The Day I Shaved My Hair and Lost My Identity
As I lay in bed with my newborn daughter, surrounded by dirty laundry and breastmilk-stained muslin rags, I couldn't help but feel a mix of emotions watching Madonna's sultry dance routine on TV. The singer's confidence and sex appeal sparked both envy and resentment within me. In that moment, I realized I needed to redefine my priorities as a new mother.
With the help of a quick buzz cut, I sought to reclaim some time in my busy schedule and distance myself from the constant attention and scrutiny of being a young mother. I imagined that shedding my locks would not only save me 20 minutes each morning but also allow me to break free from the 'lovely lady' stereotype that came with having a baby.
However, the experience proved to be far more complex than I had anticipated. After getting a number-two buzz cut, I quickly discovered how much of an impact my appearance had on how others perceived me. While being femme-presenting had earned me help and approval, being 'grrrr' resulted in strangers ignoring or labeling me as stroppy.

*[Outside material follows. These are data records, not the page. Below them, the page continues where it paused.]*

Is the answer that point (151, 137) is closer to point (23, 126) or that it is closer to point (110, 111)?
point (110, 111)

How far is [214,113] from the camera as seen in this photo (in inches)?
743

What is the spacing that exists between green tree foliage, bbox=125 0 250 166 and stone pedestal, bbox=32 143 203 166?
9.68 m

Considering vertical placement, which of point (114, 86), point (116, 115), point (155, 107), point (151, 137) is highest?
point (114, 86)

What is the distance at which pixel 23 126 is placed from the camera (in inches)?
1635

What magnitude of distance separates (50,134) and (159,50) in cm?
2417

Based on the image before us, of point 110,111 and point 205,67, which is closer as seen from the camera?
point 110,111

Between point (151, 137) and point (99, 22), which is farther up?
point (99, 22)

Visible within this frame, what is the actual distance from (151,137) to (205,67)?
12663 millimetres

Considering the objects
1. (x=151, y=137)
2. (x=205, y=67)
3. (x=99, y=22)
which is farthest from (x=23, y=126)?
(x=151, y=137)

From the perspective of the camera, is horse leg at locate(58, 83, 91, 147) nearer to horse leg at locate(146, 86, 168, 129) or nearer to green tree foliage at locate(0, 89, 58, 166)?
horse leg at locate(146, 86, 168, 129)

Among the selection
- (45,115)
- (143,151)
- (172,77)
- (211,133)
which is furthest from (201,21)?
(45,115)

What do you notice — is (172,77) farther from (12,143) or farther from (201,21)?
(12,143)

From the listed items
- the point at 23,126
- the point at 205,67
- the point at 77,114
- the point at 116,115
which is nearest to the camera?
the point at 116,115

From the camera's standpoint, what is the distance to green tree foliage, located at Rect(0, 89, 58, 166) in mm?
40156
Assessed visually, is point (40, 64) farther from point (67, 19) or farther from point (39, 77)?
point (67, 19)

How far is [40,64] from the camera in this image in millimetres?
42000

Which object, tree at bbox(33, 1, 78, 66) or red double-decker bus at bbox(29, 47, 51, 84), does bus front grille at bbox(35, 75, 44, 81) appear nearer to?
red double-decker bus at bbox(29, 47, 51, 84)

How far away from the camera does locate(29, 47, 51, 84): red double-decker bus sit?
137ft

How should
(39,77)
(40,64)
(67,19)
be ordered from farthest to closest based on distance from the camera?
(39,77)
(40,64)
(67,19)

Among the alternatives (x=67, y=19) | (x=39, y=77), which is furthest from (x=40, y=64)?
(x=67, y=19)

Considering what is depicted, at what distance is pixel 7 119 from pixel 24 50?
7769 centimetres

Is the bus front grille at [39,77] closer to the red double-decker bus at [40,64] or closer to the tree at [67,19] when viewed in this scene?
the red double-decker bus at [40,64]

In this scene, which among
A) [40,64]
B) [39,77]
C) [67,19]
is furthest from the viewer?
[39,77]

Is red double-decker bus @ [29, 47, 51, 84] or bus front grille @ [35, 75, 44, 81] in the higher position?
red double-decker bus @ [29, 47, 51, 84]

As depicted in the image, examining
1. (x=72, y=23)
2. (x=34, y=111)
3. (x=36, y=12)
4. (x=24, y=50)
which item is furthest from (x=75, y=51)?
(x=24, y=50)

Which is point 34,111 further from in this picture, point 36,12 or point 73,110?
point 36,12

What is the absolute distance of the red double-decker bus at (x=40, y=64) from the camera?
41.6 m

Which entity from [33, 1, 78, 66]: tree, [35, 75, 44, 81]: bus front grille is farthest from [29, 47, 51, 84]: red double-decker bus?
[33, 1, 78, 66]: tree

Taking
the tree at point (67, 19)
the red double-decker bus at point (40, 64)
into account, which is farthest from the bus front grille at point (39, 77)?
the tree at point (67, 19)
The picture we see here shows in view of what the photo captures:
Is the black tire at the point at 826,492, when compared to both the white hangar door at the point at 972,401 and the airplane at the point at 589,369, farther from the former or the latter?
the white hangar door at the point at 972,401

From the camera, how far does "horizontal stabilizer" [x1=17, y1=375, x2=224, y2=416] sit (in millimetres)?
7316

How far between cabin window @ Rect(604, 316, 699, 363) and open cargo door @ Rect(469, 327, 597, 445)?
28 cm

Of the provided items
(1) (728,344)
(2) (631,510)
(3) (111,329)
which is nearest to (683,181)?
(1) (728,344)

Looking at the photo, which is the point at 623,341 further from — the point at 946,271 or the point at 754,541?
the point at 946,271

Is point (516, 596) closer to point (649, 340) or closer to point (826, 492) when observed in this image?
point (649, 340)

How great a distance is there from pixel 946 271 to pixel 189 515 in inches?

The temporary dip into anonymity left me with a sobering realization – that our appearance plays a significant role in shaping our social interactions and experiences. In an effort to escape the constant scrutiny of my looks, I inadvertently stepped outside traditional feminine norms and faced harsher treatment as a result.
It took time for me to grow out my hair again, but this experience taught me a valuable lesson about the complexities of identity and appearance. The loss of visibility I experienced as a bald woman was not just about physical appearance, but also about social expectations and the privileges that come with conforming or deviating from them.
As I lay in bed with my newborn daughter, surrounded by dirty laundry and breastmilk-stained muslin rags, I couldn't help but feel a mix of emotions watching Madonna's sultry dance routine on TV. The singer's confidence and sex appeal sparked both envy and resentment within me. In that moment, I realized I needed to redefine my priorities as a new mother.
With the help of a quick buzz cut, I sought to reclaim some time in my busy schedule and distance myself from the constant attention and scrutiny of being a young mother. I imagined that shedding my locks would not only save me 20 minutes each morning but also allow me to break free from the 'lovely lady' stereotype that came with having a baby.
However, the experience proved to be far more complex than I had anticipated. After getting a number-two buzz cut, I quickly discovered how much of an impact my appearance had on how others perceived me. While being femme-presenting had earned me help and approval, being 'grrrr' resulted in strangers ignoring or labeling me as stroppy.
The temporary dip into anonymity left me with a sobering realization – that our appearance plays a significant role in shaping our social interactions and experiences. In an effort to escape the constant scrutiny of my looks, I inadvertently stepped outside traditional feminine norms and faced harsher treatment as a result.
It took time for me to grow out my hair again, but this experience taught me a valuable lesson about the complexities of identity and appearance. The loss of visibility I experienced as a bald woman was not just about physical appearance, but also about social expectations and the privileges that come with conforming or deviating from them.